Un premier échantillon ne contient pas d'acide ascorbique. Dans cet échantillon la totalité de la phycocyanine est dégradée en 5 jours d'incubation à la lumière. Un second échantillon contient 0.05 % d'acide ascorbique. Dans un premier temps, la vitesse de dégradation est relativement lente. Mais au bout de 15 jours, la photodégradation s'accélère. Au temps 25 jours, environ 30 % des phycocyanines de l'échantillon sont photodégradées. Un troisième échantillon contient 0.1 % d'acide ascorbique. Un quatrième échantillon contient 0.2 % d'acide ascorbique. Un cinquième échantillon contient 0.5 % d'acide ascorbique. Un sixième échantillon contient 1 % d'acide ascorbique. Dans ces quatre échantillons, la phycocyanine est stabilisée de manière égale. La quantité de phycocyanines dans ces échantillons reste constante durant plus de 30 jours.
Il ressort de cette expérience qu'une concentration de 0.1 % d'acide ascorbique (w/v) suffit à stabiliser la phycocyanine dans la composition durant au moins un mois.

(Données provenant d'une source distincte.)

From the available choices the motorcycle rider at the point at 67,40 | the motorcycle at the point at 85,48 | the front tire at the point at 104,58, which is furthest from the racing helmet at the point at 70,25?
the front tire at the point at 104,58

Les inventeurs ont montré que pour des concentrations plus élevées d'acide ascorbique (1 %), la phycocyanine contenue dans cette composition est photo-stabilisée sur plus de 5 mois.
Ainsi, les résultats de la stabilisation de la phycocyanine confirment en tout point ceux obtenus sur la phycoérythrine
5- Expérience 5 :
Dans un autre exemple, on a étudié la stabilisation de allophycocyanine.
Pour cela, on réalise un extrait brut aqueux à partir d'algues rouges ou de cyanobactéries.
On ajoute différentes concentrations d'acide ascorbique dans différents échantillons de cet extrait aqueux contenant de l'allophycocyanine.
On mesure la vitesse de dégradation de l'allophycocyanine dans les échantillons par des dosages spectrophotométriques.
Les résultats montrent que cette phycobiliprotéine est également protégée par la présence d'acide ascorbique.